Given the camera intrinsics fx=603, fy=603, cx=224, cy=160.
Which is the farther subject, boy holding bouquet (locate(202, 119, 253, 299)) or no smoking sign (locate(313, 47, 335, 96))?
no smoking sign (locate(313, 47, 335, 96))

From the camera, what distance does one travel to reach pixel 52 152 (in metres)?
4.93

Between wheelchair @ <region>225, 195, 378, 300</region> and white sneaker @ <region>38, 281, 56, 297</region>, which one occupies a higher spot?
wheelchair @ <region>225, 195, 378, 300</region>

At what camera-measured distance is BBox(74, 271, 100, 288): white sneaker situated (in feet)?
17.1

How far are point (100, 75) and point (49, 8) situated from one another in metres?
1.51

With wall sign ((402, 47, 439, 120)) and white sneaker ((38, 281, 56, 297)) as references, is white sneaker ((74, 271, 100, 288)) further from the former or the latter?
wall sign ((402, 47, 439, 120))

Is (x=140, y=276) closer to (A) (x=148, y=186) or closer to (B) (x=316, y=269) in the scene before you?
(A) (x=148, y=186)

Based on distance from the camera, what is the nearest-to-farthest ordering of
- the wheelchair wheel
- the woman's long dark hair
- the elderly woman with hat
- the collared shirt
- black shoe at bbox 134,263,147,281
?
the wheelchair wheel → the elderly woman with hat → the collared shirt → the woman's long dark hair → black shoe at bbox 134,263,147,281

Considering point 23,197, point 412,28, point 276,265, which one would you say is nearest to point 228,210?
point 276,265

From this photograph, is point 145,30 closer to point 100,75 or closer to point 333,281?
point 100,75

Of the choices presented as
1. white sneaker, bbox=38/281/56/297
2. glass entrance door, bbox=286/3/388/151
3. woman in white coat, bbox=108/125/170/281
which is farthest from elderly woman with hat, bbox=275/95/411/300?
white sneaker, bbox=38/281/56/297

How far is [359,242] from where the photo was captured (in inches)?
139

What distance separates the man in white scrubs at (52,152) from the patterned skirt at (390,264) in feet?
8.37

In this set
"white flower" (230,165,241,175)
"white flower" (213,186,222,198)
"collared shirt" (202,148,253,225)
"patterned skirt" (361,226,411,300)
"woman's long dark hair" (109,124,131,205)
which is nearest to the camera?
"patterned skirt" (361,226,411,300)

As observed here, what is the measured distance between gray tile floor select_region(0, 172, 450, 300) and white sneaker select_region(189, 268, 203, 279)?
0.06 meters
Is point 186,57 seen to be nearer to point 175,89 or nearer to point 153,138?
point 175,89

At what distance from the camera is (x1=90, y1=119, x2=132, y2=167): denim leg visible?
------
*What this task involves*: Print all of the data above again, line for line and character for character, without adding, dropping, or changing anything.

*Exercise output*:
Given the camera intrinsics fx=603, fy=603, cx=224, cy=160.
Which is the farther subject, boy holding bouquet (locate(202, 119, 253, 299)) or no smoking sign (locate(313, 47, 335, 96))?
no smoking sign (locate(313, 47, 335, 96))

From the camera, what distance does one travel to reach pixel 52 152 (in metres)?
4.93

Between wheelchair @ <region>225, 195, 378, 300</region> and white sneaker @ <region>38, 281, 56, 297</region>, which one occupies a higher spot?
wheelchair @ <region>225, 195, 378, 300</region>

At what camera-measured distance is BBox(74, 271, 100, 288): white sneaker situated (in feet)?
17.1

How far are point (100, 75) and point (49, 8) situated from one another in metres?
1.51

With wall sign ((402, 47, 439, 120)) and white sneaker ((38, 281, 56, 297)) as references, is white sneaker ((74, 271, 100, 288)) further from the former or the latter?
wall sign ((402, 47, 439, 120))

Is (x=140, y=276) closer to (A) (x=148, y=186) or closer to (B) (x=316, y=269) in the scene before you?
(A) (x=148, y=186)

Based on distance from the camera, what is the nearest-to-farthest ordering of
- the wheelchair wheel
- the woman's long dark hair
- the elderly woman with hat
- the collared shirt
- black shoe at bbox 134,263,147,281
?
the wheelchair wheel → the elderly woman with hat → the collared shirt → the woman's long dark hair → black shoe at bbox 134,263,147,281

Considering point 23,197, point 412,28, point 276,265, which one would you say is nearest to point 228,210?
point 276,265

From this photograph, is point 145,30 closer to point 100,75 or closer to point 333,281?
point 100,75

Of the choices presented as
1. white sneaker, bbox=38/281/56/297
2. glass entrance door, bbox=286/3/388/151
3. woman in white coat, bbox=108/125/170/281
which is farthest from elderly woman with hat, bbox=275/95/411/300?
white sneaker, bbox=38/281/56/297

How far is [359,242] from where the photo was captured (in inches)?
139

What distance separates the man in white scrubs at (52,152) from the patterned skirt at (390,264) in feet?
8.37

In this set
"white flower" (230,165,241,175)
"white flower" (213,186,222,198)
"collared shirt" (202,148,253,225)
"patterned skirt" (361,226,411,300)
"woman's long dark hair" (109,124,131,205)
which is nearest to the camera?
"patterned skirt" (361,226,411,300)

As observed here, what is the measured distance between gray tile floor select_region(0, 172, 450, 300) and white sneaker select_region(189, 268, 203, 279)?
0.06 meters
Is point 186,57 seen to be nearer to point 175,89 or nearer to point 153,138?
point 175,89

At what distance from the camera is (x1=90, y1=119, x2=132, y2=167): denim leg visible?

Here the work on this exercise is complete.